-- Start Extracted text --

There are $100$ perfect squares among the integers from $0$ through $10^{4} - 1$ , so there are $100$ occurrences of $0$ in the list that come from perfect squares.

For every other integer $m$ in the list $0, 1, 2, 3, 4, \dots, 10^{4} - 1$ , there are unique integers $k$ and $r$ with $0 \leq k \leq 19$ and $0 \leq r \leq 4$ with the property that $(5 k + r)^{2} < m < (5 k + r + 1)^{2}$ .

Suppose $d$ is a non-zero digit. For fixed $k$ and $r$ , as we let $m$ take the values strictly between $(5 k + r)^{2}$ and $(5 k + r + 1)^{2}$ , Claim $r$ tells us whether the digit $d$ occurs either $k$ times or $k + 1$ times in that range. We are considering values of $m$ satisfying $(5 k + r)^{2} < m < (5 k + r + 1)^{2}$ for every pair $(k, r)$ with $0 \leq k \leq 19$ and $0 \leq r \leq 4$ . For every pair of the form $(k, 0)$ , we get $k$ occurrences of $d$ (see Claim 0). For every pair of the form $(k, 1)$ , we always get $k$ occurrences or we always get $k + 1$ occurrences of $d$ , depending on what Claim 1 says about the digit $d$ . Continuing with this reasoning, the number of occurrences of $d$ in the list $f (0), f (1), f (2), \dots, f (10^{4} - 1)$ can be expressed in the form $a (0 + 1 + 2 + \dots + 18 + 19) + b (1 + 2 + 3 + \dots + 19 + 20) = 190 a + 210 b$ where $a$ is the number of values of $r$ for which Claims 0 through 4 say there are $k$ occurrences of $d$ , and $b$ is the number of values of $r$ for which Claims 0 through 4 say there are $k + 1$ occurrences of $d$ .

For example, for $d = 1$ , there are $k$ occurrences when $r = 0$ , $r = 1$ , and $r = 2$ , and there are $k + 1$ occurrences when $r = 3$ and $r = 4$ . Therefore, with $d = 1$ , we have $a = 3$ and $b = 2$ , so the number of times that $d = 1$ occurs in the list is $3 \times 190 + 2 \times 210 = 990$ .

-- End Extracted text --
-- Start Extracted material --

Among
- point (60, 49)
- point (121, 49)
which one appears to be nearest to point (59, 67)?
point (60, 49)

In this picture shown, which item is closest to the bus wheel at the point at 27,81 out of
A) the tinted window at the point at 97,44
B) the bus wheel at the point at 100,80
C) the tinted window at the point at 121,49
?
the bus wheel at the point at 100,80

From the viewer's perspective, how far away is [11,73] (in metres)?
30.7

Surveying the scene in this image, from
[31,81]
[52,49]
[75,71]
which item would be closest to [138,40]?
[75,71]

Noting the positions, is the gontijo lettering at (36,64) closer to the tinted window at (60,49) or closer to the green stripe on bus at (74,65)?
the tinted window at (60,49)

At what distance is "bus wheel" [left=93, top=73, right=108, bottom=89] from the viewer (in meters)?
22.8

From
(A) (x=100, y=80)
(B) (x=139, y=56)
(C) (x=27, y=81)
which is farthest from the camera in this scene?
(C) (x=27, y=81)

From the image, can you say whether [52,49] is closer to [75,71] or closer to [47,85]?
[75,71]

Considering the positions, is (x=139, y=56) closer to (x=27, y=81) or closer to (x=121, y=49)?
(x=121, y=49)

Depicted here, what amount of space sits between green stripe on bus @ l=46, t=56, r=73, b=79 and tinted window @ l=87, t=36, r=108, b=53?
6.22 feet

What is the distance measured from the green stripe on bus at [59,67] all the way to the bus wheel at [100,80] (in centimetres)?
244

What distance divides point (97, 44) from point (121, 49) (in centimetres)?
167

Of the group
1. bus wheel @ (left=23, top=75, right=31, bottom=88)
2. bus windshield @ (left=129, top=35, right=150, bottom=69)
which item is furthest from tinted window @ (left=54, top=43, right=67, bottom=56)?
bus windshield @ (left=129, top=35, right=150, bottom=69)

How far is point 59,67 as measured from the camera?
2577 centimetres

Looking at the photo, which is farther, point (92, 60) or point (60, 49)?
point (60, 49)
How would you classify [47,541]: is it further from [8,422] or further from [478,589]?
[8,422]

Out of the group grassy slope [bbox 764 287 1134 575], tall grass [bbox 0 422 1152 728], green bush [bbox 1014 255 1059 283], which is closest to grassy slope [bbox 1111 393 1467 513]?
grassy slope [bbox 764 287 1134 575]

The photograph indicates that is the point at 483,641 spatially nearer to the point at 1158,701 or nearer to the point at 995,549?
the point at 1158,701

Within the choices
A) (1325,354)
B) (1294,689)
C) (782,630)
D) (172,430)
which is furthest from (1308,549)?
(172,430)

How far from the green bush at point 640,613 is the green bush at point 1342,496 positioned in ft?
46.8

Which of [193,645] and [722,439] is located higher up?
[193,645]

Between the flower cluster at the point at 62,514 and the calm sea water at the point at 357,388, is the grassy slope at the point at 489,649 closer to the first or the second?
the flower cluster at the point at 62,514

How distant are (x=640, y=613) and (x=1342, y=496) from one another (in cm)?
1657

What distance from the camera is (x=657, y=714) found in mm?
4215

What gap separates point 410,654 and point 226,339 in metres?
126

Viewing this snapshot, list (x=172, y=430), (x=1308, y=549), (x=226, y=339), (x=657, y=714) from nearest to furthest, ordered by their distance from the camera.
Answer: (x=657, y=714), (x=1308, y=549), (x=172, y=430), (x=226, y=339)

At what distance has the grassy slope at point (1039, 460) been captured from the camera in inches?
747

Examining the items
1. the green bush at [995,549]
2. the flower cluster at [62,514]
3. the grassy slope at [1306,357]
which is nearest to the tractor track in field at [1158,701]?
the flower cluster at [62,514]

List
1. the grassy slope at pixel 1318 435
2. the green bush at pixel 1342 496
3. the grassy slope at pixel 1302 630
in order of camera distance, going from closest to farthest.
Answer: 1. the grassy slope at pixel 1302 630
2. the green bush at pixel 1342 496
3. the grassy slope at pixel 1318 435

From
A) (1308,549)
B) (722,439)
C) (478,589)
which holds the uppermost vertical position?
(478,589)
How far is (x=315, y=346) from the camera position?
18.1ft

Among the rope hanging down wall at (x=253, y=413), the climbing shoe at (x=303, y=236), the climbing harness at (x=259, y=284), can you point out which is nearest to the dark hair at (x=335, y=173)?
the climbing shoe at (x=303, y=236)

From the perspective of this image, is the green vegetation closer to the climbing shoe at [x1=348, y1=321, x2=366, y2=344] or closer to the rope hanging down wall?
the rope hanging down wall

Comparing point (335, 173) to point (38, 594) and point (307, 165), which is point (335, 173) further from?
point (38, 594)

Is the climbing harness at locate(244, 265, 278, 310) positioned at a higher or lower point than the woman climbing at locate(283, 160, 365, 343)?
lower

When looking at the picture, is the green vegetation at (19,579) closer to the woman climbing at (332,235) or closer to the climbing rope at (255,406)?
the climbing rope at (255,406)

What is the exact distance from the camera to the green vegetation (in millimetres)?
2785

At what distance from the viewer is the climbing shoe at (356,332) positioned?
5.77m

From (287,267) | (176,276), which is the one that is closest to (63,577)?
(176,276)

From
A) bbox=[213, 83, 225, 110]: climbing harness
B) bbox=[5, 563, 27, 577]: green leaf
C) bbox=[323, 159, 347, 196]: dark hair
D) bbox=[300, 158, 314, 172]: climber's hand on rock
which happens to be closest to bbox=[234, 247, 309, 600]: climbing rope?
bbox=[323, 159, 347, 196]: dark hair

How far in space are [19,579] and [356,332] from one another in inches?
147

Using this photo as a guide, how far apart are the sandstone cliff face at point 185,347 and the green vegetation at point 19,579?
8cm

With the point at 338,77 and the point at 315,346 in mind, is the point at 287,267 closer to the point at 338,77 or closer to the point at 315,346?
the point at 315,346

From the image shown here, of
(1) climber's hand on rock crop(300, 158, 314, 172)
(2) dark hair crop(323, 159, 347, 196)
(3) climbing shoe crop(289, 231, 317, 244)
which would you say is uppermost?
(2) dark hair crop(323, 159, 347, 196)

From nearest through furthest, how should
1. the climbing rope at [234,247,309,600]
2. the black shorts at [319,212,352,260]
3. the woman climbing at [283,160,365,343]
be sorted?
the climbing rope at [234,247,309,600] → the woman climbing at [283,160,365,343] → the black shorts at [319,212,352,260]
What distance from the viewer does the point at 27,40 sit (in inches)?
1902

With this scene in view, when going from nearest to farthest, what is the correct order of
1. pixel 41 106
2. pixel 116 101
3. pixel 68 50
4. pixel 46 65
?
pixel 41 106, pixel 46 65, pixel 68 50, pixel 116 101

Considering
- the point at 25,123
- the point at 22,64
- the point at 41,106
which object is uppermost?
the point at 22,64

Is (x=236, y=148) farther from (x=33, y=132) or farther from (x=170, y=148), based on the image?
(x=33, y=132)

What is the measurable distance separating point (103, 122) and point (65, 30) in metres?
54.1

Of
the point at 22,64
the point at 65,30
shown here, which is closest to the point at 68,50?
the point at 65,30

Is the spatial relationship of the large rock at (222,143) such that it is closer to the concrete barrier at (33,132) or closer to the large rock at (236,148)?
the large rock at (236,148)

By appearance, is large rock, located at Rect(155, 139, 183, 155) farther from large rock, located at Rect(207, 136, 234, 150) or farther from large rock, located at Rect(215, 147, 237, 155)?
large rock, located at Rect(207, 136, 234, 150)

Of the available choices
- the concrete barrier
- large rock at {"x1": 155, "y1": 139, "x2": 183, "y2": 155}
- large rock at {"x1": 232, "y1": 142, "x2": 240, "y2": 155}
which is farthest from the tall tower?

-- End Extracted material --

Challenge A:
Copy the passage from the digit-counting solution starting at "There are $100$ perfect" and ending at "from perfect squares.".
Challenge B:
Answer these questions using the digit-counting solution.
(i) How many perfect squares lie among the integers from 0 through 10^4 − 1?
(ii) For the digit d = 1, what are the values of a and b?
(iii) How many times does the digit 1 occur in the list?
Challenge C:
Continue the digit-counting solution from the point where it ends.
None of the material is needed here.

Expected answer A:
There are $100$ perfect squares among the integers from $0$ through $10^{4} - 1$ , so there are $100$ occurrences of $0$ in the list that come from perfect squares.

Expected answer B:
(i) 100
(ii) a = 3 and b = 2
(iii) 990

Expected answer C:
Using Claims 0 through 4, the table below summarizes the count for the remaining non-zero digits. In the first column, the digit $d$ appears, in the second column the value of $a$ appears, in the third column, the value of $b$ occurs, and in the fourth column, $190 a + 210 b$ appears, which is the number of times $d$ appears in the list.

$d$	$a$	$b$	$190 a + 210 b$
$1$	$3$	$2$	$990$
$2$	$3$	$2$	$990$
$3$	$3$	$2$	$990$
$4$	$1$	$4$	$1030$
$5$	$4$	$1$	$970$
$6$	$2$	$3$	$1010$
$7$	$2$	$3$	$1010$
$8$	$2$	$3$	$1010$
$9$	$5$	$0$	$950$

Finally, for $d = 0$ , we already have $100$ occurrences of $0$ in the list coming from the perfect squares. Otherwise, we can use the exact same technique as above to count the number of $0$ s in the list coming from integers that are not perfect squares. For $d = 0$ , $a = 5$ and $b = 0$ , so there are $5 (190) + 0 (210) + 100 = 1050$ occurrences of the digit $0$ in the list $f (0), f (1), f (2), \dots, f (10^{4} - 1)$ .

We will now prove Claims 1 through 4.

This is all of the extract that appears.